● AIM
Please print the part of the intra prediction mode text starting at "[0010] Further, an" and ending at "not included in said list.", word for word.

Said number is indicative of a frequency of a corresponding mode in
said sorted list, and is initialized to 0 at the block level.
[0009] In addition to intra prediction modes of neighboring blocks,
said list of most probable modes may also consider some
pre-determined intra prediction modes. In one embodiment, a
plurality of intra prediction modes may be accessed. For a
respective mode of said plurality of intra prediction modes, a
corresponding number associated with said respective mode of said
plurality of intra prediction modes is incremented, and said
respective mode of said plurality of intra prediction modes is
included in said list, if said respective mode of said plurality of
intra prediction modes is not already included in said list.
[0010] Further, an adjacent mode of the first directional mode in
said sorted list may be included to said list, when said adjacent
mode is not included in said list.
[0011] According to another general aspect, a video signal is
formatted to include a signal indicative of whether an intra
prediction mode for a current block of a picture belongs to a list
of most probable modes; and a signal indicative an index of said
intra prediction mode in said list, wherein said list is
constructed by: performing at least one iteration of: accessing an
intra prediction mode of a neighboring block for a current block of
a picture, incrementing a number associated with said accessed
intra prediction mode, and including said intra prediction mode in
a list of most probable modes, in the case said accessed intra
prediction mode is not present in said list, wherein said list is
sorted based on said numbers associated with intra prediction modes
in said list.
[0012] The present embodiments also provide a computer readable
storage medium having stored thereon instructions for encoding or
decoding video data according to the methods described above. The
present embodiments also provide a computer readable storage medium
having stored thereon a bitstream generated according to the
methods described above. The present embodiments also provide a
method and an apparatus for transmitting the bitstream generated
according to the methods described above.
BRIEF DESCRIPTION OF THE DRAWINGS
[0013] FIG. 1 illustrates a block diagram of an exemplary HEVC
(High Efficiency Video Coding) video encoder.
[0014] FIG. 2 illustrates a block diagram of an exemplary HEVC
video decoder.
[0015] FIG. 3 illustrates five causal neighbor blocks for a current
Coding Unit (CU) in JVET MPM list construction.
[0016] FIG. 4A illustrates a method for adding an intra prediction
mode to the MPM list, and FIG. 4B illustrates a method for
constructing the MPM list.
[0017] FIG. 5 illustrates a method for adjusting the order of the L
and A modes when constructing the MPM list.
[0018] FIG. 6 illustrates a method for obtaining the MPM list,
according to an embodiment.
[0019] FIG. 7 illustrates an exemplary method of encoding the intra
prediction mode, according to an embodiment.
[0020] FIG. 8 illustrates an exemplary method of decoding the intra
prediction mode, according to an embodiment.

● LISTED ENTRIES
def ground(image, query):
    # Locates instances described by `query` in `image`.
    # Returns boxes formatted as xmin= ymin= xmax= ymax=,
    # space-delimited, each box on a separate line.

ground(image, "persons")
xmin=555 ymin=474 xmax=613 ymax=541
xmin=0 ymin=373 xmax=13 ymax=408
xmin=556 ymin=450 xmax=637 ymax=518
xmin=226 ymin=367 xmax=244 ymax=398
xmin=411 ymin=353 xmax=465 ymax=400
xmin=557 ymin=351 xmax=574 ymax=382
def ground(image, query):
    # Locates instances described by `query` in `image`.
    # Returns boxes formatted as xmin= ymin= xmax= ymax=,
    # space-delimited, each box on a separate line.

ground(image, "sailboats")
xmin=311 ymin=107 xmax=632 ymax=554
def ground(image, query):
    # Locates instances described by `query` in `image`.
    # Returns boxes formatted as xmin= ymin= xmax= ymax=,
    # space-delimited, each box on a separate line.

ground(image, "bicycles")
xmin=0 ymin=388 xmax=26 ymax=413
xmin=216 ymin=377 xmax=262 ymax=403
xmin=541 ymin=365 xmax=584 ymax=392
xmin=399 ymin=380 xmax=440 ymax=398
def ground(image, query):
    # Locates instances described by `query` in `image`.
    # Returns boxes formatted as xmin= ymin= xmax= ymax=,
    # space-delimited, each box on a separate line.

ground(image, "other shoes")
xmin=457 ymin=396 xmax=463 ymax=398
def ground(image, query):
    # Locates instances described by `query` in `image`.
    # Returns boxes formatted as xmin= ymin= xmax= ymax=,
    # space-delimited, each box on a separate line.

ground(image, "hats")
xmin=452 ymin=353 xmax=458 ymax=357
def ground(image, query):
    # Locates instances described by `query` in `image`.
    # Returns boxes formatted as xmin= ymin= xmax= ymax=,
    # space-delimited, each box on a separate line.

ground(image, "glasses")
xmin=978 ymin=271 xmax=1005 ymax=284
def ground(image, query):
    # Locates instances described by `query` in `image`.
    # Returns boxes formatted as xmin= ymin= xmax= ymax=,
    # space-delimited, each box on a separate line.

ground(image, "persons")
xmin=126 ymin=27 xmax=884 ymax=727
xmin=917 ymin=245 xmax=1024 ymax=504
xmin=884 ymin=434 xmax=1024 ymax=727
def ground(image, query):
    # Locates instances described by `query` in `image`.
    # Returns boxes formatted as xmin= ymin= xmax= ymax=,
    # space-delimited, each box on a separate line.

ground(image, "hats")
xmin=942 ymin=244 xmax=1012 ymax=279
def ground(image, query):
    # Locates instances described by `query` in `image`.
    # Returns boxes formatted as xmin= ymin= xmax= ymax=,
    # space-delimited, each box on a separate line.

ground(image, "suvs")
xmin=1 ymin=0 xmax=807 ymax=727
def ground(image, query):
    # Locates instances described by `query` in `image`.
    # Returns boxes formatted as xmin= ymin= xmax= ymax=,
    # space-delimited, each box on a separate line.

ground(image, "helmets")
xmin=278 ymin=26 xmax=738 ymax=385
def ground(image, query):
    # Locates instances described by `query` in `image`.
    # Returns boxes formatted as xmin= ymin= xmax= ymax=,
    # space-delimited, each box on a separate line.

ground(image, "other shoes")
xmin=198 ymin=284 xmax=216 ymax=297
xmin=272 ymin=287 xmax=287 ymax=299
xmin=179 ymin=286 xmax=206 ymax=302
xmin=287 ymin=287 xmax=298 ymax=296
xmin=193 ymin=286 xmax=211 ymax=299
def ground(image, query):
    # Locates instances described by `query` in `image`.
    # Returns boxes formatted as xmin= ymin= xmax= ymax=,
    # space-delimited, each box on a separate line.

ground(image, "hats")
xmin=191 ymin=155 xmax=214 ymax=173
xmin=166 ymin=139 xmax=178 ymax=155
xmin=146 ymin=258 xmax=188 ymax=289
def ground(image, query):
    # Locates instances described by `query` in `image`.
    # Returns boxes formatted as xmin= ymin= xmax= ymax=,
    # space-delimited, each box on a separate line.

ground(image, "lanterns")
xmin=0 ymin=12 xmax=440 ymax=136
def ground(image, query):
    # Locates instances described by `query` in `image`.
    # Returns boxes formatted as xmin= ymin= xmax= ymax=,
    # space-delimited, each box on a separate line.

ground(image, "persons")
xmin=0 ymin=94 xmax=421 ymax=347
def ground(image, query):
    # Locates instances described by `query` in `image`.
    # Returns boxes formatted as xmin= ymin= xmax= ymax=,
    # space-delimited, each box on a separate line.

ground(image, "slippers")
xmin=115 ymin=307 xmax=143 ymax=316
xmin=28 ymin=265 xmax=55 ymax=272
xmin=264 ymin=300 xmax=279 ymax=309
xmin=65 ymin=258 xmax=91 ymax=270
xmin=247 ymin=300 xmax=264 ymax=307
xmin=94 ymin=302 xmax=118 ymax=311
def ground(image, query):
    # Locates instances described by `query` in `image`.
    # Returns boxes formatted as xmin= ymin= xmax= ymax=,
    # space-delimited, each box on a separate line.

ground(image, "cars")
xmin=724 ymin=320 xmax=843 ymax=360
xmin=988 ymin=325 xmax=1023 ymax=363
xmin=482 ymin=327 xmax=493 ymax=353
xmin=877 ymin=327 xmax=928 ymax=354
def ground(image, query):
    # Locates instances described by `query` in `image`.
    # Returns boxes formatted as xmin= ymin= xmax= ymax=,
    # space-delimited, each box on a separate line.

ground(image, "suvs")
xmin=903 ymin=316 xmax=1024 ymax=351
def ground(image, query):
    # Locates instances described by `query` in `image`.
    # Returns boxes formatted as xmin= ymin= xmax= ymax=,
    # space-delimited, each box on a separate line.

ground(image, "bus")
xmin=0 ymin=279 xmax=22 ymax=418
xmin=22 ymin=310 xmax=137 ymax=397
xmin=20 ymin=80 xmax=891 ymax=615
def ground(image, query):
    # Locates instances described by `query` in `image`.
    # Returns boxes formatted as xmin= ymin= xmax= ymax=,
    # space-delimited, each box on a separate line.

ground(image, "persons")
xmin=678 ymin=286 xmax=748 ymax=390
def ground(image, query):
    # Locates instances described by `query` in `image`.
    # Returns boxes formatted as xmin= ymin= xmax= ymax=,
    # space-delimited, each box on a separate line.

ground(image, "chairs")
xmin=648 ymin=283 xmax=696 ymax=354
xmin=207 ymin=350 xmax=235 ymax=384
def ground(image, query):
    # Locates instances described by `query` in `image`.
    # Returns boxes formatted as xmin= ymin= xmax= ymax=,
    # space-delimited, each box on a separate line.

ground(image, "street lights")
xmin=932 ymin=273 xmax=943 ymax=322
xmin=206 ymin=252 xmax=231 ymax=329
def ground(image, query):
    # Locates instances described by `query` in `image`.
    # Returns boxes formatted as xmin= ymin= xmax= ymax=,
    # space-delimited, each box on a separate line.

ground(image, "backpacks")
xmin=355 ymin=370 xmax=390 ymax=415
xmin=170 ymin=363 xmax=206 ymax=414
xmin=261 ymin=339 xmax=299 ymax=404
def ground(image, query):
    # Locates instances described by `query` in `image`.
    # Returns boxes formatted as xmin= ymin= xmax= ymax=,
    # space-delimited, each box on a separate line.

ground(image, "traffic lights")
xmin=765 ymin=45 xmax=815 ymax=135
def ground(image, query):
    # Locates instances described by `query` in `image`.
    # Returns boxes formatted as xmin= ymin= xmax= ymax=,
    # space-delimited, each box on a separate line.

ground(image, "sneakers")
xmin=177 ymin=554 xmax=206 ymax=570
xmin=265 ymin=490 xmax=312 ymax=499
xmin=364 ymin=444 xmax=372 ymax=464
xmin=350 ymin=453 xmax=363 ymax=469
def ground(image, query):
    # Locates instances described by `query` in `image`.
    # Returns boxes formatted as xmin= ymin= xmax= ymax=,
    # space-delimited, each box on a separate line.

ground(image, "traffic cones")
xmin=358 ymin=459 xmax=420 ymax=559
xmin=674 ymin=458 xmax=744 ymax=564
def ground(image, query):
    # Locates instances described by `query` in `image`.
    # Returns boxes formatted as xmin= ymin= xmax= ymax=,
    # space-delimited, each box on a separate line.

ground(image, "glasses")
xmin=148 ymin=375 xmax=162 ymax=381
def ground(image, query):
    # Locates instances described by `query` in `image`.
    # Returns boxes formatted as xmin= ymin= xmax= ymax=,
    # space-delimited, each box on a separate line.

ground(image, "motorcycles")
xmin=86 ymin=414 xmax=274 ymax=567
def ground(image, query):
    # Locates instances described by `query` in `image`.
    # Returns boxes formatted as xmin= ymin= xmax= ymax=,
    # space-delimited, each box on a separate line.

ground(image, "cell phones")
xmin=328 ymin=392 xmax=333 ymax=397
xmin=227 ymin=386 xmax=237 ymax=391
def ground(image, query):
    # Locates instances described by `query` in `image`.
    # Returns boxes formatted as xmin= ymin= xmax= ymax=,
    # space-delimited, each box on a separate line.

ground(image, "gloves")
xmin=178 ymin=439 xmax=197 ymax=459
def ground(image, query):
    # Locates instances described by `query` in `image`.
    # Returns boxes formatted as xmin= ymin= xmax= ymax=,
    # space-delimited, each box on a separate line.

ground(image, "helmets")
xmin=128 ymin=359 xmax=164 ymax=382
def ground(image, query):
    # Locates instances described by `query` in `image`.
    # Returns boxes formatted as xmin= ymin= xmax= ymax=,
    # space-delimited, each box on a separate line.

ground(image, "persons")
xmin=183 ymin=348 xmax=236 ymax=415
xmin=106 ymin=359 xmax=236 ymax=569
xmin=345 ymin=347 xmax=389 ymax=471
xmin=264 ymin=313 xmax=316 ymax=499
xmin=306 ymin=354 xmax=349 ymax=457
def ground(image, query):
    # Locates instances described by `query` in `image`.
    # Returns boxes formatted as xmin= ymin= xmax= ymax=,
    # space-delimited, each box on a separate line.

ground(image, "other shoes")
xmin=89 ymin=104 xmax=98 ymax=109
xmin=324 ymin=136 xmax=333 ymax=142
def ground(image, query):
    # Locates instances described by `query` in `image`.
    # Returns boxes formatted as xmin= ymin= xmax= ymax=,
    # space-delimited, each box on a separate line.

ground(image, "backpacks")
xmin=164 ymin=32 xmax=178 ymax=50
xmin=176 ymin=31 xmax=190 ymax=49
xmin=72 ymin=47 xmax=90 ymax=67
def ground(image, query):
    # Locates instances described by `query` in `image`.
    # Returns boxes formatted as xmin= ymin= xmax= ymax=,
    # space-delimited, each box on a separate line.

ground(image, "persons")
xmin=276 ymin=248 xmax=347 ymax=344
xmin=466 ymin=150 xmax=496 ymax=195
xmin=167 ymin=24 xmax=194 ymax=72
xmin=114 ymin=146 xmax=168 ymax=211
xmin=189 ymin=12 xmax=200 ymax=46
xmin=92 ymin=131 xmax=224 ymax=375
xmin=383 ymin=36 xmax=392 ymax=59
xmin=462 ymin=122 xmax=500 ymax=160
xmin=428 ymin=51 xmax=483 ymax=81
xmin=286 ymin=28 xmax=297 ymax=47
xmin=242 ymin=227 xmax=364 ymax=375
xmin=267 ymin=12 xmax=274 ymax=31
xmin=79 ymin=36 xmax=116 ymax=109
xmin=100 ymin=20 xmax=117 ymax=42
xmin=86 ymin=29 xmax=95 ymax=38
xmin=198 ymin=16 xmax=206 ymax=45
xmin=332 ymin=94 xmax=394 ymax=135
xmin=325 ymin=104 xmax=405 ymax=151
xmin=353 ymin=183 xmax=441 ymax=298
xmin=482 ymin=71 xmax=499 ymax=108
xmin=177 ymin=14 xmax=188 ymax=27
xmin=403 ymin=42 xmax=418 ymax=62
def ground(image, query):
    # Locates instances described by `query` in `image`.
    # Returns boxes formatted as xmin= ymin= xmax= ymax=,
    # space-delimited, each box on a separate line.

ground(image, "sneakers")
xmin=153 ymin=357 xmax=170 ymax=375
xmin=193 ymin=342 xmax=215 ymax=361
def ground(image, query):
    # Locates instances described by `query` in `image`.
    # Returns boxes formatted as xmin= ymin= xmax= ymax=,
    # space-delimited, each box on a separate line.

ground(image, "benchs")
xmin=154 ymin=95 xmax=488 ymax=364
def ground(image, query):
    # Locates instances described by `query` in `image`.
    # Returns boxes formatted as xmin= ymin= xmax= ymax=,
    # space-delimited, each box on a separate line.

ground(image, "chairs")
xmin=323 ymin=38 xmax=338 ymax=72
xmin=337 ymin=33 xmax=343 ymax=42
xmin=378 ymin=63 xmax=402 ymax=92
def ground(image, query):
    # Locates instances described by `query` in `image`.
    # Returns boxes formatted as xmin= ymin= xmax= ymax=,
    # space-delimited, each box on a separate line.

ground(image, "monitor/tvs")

● COMPLETED TASK
[0010] Further, an adjacent mode of the first directional mode in
said sorted list may be included to said list, when said adjacent
mode is not included in said list.